Set exercise. Copy the passage on evidence possession and the varieties of Evidentialism below word for word, in full.

Page extract.
On the issue of evidence-possession generally: if we regard evidence as wholly constituted by mental states (experiences, beliefs, memories, etc.), then an account of what it is to “possess” evidence will be relatively straightforward—we must simply have these mental states. If evidence is not merely in the head, so to speak, then the possession condition in Evidentialist norms may turn out to be quite complex. What is our evidence for the belief that “it's raining”? Is it our awareness or experience of something, such as the street's being wet? Or is it simply the street's being wet? When asked why we believe that it is raining, we typically say something like “because the street is wet.” Is this merely shorthand or does it say something about the nature of evidence? (For arguments that extra-mental facts in the world often constitute evidence, see McDowell 1994 and Ginsborg 2007; for further discussion see Williamson 2000 and Dancy 2000, ch.6).

5. Varieties of Evidentialism

In light of the fact that there are different types of value underwriting different types of obligation, there must also be different types of Evidentialism: prudential, epistemic, and moral at the very least.

5.1 Prudential evidentialism

Strict prudential Evidentialism doesn't enjoy much of a following; indeed, as with most strict forms of Evidentialism, it is hard to see how it could be motivated. Perhaps it is prudent in general to follow one's evidence, but there will always be cases in which prudential considerations push in the direction of playing fast and loose with the evidence. Wouldn't it be better for the grief-stricken widower to believe that his wife is enjoying life in heaven, or for the devoted spouse to fight off the belief that her husband is unfaithful, even though she regularly finds lipstick on his collar?

One move that the prudential Evidentialist can make in response to such objections is to adopt the doxastic analogue of rule consequentialism. Even if there are particular cases in which it is imprudent to follow one's evidence, the general rule that one should believe on the basis of, and in proportion to, sufficient evidence in one's possession produces the best distribution of prudential outcomes overall.

Records supplied.
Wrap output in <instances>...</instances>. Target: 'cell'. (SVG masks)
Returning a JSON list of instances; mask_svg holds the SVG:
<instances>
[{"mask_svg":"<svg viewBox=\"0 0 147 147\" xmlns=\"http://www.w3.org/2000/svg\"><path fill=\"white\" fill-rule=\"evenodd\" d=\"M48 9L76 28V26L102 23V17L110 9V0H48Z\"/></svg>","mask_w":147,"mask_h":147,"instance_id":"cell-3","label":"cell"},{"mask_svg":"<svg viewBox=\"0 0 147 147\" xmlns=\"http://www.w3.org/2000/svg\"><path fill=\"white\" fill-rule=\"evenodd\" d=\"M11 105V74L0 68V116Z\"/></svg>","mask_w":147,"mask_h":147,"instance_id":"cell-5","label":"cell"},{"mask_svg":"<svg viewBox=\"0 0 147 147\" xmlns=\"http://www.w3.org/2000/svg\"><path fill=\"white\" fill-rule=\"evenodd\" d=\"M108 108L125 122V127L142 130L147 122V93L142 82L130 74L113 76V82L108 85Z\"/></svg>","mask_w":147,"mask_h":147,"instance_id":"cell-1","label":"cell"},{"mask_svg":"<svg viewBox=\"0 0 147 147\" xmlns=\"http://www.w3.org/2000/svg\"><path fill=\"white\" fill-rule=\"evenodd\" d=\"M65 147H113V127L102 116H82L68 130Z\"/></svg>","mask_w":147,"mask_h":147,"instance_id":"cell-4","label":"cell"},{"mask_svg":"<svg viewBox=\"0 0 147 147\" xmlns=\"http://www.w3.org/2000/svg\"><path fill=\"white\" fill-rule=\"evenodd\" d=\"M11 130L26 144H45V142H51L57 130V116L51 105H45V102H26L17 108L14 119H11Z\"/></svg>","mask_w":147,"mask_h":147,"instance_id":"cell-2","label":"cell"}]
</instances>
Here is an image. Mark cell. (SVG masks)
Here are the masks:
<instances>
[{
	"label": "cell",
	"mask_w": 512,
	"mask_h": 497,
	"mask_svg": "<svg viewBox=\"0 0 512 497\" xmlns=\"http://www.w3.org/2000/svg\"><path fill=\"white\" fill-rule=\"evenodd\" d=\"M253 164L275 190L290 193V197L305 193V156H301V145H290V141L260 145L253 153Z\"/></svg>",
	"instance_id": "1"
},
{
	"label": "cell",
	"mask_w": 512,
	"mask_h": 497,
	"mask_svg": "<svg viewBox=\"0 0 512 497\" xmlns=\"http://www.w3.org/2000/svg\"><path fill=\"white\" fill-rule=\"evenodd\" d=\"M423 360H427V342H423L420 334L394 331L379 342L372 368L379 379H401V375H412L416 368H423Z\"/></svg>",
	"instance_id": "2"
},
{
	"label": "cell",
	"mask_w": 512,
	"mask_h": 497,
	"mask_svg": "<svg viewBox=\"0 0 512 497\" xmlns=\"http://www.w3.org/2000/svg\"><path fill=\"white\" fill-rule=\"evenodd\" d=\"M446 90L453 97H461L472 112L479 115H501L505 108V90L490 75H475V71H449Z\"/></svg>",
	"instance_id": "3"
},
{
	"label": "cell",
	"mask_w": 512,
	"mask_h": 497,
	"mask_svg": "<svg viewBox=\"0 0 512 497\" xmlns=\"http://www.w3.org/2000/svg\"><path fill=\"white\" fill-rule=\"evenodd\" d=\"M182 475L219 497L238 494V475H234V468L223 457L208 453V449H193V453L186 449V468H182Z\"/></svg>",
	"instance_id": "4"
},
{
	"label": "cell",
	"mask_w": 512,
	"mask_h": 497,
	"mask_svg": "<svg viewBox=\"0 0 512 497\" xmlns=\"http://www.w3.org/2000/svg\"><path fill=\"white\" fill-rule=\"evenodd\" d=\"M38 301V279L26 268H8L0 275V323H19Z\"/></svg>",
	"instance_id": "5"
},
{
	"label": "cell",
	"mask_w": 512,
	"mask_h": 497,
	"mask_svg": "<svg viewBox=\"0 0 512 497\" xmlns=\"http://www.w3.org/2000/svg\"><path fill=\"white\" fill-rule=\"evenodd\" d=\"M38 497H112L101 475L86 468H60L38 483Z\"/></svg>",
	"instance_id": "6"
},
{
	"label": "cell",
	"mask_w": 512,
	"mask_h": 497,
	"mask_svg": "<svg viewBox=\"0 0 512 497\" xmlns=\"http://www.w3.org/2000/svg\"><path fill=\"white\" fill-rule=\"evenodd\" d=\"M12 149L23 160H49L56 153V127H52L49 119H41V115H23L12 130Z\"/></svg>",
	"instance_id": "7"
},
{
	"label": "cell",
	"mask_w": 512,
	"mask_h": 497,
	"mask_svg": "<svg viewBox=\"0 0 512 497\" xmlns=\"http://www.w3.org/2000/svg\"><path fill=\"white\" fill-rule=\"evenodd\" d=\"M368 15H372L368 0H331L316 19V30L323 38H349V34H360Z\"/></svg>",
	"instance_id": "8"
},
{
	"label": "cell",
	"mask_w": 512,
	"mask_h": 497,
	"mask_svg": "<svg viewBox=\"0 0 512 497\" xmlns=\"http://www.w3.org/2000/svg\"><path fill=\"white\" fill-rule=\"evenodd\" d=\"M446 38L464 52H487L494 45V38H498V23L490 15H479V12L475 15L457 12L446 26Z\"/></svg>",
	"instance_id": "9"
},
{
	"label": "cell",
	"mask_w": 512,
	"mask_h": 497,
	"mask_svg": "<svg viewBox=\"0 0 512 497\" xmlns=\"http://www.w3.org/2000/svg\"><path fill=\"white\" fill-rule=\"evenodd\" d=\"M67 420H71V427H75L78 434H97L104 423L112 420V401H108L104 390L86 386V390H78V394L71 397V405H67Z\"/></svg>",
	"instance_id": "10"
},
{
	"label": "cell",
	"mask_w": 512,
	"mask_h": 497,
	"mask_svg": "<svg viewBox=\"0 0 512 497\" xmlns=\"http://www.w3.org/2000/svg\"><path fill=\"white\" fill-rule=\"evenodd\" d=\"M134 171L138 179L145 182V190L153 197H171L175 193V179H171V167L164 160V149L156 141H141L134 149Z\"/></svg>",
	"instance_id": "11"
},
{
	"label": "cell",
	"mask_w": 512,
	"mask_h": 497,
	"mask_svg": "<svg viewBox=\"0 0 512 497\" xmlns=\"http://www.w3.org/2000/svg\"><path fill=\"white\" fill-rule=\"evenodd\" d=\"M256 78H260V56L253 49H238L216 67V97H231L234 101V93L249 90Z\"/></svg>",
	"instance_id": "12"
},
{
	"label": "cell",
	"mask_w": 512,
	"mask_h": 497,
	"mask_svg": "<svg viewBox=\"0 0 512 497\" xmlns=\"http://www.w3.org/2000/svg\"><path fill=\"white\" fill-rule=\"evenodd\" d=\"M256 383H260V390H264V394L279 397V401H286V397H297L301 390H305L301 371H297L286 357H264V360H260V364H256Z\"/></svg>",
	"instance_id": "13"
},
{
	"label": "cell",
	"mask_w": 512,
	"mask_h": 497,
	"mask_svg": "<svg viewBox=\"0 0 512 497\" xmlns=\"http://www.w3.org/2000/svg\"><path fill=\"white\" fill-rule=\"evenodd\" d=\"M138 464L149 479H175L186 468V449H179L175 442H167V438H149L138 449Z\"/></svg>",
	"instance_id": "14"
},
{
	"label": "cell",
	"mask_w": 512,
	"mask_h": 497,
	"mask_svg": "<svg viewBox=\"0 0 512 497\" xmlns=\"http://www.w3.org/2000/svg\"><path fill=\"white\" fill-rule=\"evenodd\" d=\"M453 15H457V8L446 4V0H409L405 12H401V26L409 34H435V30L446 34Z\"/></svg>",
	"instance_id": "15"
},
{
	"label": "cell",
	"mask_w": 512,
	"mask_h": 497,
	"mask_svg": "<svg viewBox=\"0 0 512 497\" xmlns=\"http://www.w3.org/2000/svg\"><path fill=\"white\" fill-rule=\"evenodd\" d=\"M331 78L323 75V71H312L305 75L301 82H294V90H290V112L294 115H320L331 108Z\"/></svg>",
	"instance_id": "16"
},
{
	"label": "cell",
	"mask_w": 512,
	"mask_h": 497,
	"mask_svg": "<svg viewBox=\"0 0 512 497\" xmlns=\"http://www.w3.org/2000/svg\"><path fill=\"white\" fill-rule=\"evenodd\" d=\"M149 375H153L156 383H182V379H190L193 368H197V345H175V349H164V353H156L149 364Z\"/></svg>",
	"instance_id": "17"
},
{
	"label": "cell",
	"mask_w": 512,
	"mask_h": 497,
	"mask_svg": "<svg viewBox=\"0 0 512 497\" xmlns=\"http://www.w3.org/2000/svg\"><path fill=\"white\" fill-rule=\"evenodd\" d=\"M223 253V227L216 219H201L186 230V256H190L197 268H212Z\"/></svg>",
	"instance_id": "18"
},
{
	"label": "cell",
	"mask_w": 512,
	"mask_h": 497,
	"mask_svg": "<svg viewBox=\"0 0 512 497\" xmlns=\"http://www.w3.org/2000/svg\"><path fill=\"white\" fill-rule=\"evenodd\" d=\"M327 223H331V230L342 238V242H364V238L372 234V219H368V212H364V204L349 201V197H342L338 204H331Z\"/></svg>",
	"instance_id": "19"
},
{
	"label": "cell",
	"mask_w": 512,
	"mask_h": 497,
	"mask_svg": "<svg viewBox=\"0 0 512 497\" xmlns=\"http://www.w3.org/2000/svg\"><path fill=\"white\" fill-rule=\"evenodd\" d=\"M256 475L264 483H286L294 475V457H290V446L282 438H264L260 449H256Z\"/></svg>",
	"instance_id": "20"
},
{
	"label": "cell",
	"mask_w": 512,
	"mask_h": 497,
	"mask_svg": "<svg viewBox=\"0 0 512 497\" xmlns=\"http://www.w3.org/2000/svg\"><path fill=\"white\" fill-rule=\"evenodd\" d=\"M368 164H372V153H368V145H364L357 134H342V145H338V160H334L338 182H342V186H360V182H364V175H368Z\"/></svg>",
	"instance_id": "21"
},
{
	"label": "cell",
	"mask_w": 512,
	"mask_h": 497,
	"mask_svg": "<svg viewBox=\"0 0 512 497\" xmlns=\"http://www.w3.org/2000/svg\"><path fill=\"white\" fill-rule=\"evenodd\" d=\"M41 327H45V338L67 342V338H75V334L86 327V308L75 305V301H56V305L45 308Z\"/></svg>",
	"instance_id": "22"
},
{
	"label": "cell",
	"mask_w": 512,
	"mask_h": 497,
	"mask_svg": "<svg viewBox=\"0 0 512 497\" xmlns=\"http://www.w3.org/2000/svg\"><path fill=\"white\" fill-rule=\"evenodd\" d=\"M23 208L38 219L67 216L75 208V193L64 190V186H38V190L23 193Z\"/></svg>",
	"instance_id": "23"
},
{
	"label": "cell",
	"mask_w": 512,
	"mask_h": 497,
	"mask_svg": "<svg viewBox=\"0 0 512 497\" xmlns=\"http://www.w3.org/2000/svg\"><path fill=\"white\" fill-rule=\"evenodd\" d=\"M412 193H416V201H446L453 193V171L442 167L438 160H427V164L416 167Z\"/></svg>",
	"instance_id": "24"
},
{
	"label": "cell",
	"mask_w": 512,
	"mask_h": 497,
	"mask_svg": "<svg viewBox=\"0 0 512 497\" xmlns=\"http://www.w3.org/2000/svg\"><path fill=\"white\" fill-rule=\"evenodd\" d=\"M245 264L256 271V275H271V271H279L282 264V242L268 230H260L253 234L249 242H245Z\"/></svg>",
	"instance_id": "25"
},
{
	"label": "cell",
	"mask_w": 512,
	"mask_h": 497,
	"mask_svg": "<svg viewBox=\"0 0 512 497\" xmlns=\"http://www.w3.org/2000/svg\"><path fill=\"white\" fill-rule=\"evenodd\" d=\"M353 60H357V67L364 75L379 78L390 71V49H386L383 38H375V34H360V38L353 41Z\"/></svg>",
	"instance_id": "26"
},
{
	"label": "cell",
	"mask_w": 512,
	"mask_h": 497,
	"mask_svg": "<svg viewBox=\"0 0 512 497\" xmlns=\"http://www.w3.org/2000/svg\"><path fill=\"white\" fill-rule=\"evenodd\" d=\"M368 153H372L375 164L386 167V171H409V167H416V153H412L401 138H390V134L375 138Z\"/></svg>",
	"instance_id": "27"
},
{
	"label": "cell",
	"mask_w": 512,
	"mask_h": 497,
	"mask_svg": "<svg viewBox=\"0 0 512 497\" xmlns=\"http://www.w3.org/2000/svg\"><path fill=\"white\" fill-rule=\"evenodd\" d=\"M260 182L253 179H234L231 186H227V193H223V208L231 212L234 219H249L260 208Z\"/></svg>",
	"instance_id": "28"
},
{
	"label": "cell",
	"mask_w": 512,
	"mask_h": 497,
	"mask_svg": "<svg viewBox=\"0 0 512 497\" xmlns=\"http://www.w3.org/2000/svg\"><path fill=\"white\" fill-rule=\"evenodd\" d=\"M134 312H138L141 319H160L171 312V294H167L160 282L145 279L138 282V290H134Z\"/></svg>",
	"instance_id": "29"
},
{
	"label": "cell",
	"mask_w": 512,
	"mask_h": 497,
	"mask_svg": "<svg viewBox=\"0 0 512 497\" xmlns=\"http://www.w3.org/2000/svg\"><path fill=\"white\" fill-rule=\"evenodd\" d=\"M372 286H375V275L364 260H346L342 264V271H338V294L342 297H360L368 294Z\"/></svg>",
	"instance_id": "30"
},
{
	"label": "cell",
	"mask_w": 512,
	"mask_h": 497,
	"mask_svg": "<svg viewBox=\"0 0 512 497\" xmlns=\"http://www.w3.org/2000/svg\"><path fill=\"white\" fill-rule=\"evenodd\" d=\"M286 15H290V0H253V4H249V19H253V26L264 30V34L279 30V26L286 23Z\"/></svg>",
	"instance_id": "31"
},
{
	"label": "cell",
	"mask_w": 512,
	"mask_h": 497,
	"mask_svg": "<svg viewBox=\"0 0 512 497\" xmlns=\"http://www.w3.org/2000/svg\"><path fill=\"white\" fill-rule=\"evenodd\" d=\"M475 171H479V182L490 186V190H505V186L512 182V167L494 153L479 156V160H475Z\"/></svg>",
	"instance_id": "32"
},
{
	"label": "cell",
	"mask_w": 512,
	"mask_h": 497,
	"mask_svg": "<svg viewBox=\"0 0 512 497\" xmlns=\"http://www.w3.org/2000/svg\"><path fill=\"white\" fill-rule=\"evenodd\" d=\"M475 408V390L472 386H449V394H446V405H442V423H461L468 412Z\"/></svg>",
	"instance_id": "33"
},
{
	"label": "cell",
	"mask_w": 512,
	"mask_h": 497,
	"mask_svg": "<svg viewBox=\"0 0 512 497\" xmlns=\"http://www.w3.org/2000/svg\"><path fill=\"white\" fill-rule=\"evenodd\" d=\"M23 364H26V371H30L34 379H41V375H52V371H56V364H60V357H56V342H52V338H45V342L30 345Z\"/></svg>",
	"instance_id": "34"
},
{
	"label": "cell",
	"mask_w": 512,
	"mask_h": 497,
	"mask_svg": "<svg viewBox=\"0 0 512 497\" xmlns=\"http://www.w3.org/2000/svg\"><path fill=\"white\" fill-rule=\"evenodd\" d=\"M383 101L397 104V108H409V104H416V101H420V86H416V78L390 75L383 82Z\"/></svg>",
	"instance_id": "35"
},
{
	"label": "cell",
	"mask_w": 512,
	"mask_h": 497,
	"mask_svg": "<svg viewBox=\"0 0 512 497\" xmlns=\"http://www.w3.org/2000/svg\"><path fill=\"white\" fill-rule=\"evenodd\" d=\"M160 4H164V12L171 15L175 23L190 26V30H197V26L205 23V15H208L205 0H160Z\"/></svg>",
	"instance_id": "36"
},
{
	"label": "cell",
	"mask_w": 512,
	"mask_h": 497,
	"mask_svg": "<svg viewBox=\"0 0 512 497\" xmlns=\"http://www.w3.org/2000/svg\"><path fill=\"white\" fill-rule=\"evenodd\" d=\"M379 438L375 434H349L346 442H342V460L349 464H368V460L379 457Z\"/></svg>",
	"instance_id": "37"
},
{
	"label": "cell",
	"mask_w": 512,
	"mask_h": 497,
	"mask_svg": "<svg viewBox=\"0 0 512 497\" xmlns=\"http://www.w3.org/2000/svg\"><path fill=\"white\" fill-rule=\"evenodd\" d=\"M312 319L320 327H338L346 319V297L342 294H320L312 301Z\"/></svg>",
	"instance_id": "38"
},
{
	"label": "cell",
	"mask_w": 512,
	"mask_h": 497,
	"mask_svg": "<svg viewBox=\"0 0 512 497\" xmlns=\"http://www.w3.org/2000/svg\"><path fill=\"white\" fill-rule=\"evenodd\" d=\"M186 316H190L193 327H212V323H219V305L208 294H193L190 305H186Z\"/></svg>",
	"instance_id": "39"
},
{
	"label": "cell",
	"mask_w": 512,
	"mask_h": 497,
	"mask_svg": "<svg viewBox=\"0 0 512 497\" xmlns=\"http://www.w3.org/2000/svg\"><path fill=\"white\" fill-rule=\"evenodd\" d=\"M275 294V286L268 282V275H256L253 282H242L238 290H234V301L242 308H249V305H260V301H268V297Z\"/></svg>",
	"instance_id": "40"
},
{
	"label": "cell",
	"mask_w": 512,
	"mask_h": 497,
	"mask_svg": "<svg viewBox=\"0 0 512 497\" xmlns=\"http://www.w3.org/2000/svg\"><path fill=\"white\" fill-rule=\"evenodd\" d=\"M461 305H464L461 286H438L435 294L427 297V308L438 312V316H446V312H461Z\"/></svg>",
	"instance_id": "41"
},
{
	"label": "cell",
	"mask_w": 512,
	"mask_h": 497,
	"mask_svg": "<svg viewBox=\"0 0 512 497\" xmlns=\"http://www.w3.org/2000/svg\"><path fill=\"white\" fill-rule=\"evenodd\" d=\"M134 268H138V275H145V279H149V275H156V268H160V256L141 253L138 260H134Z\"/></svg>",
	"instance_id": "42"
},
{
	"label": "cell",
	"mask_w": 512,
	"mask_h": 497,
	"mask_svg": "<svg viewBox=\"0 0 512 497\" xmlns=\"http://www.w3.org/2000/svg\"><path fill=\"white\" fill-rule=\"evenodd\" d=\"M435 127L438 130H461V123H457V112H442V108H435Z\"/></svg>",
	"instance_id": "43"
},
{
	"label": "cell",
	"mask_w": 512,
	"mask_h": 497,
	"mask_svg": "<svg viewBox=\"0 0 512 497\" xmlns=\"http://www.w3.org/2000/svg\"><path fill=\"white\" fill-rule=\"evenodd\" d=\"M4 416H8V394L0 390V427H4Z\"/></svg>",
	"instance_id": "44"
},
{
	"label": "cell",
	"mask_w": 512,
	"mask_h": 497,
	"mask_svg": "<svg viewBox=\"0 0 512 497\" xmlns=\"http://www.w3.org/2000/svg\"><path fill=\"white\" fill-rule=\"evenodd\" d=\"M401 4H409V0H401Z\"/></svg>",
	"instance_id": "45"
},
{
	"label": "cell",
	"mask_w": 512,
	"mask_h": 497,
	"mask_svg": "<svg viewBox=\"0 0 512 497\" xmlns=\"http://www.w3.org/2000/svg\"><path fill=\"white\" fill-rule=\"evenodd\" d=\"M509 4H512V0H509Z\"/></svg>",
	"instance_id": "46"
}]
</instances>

Complete response.
On the issue of evidence-possession generally: if we regard evidence as wholly constituted by mental states (experiences, beliefs, memories, etc.), then an account of what it is to “possess” evidence will be relatively straightforward—we must simply have these mental states. If evidence is not merely in the head, so to speak, then the possession condition in Evidentialist norms may turn out to be quite complex. What is our evidence for the belief that “it's raining”? Is it our awareness or experience of something, such as the street's being wet? Or is it simply the street's being wet? When asked why we believe that it is raining, we typically say something like “because the street is wet.” Is this merely shorthand or does it say something about the nature of evidence? (For arguments that extra-mental facts in the world often constitute evidence, see McDowell 1994 and Ginsborg 2007; for further discussion see Williamson 2000 and Dancy 2000, ch.6).

5. Varieties of Evidentialism

In light of the fact that there are different types of value underwriting different types of obligation, there must also be different types of Evidentialism: prudential, epistemic, and moral at the very least.

5.1 Prudential evidentialism

Strict prudential Evidentialism doesn't enjoy much of a following; indeed, as with most strict forms of Evidentialism, it is hard to see how it could be motivated. Perhaps it is prudent in general to follow one's evidence, but there will always be cases in which prudential considerations push in the direction of playing fast and loose with the evidence. Wouldn't it be better for the grief-stricken widower to believe that his wife is enjoying life in heaven, or for the devoted spouse to fight off the belief that her husband is unfaithful, even though she regularly finds lipstick on his collar?

One move that the prudential Evidentialist can make in response to such objections is to adopt the doxastic analogue of rule consequentialism. Even if there are particular cases in which it is imprudent to follow one's evidence, the general rule that one should believe on the basis of, and in proportion to, sufficient evidence in one's possession produces the best distribution of prudential outcomes overall.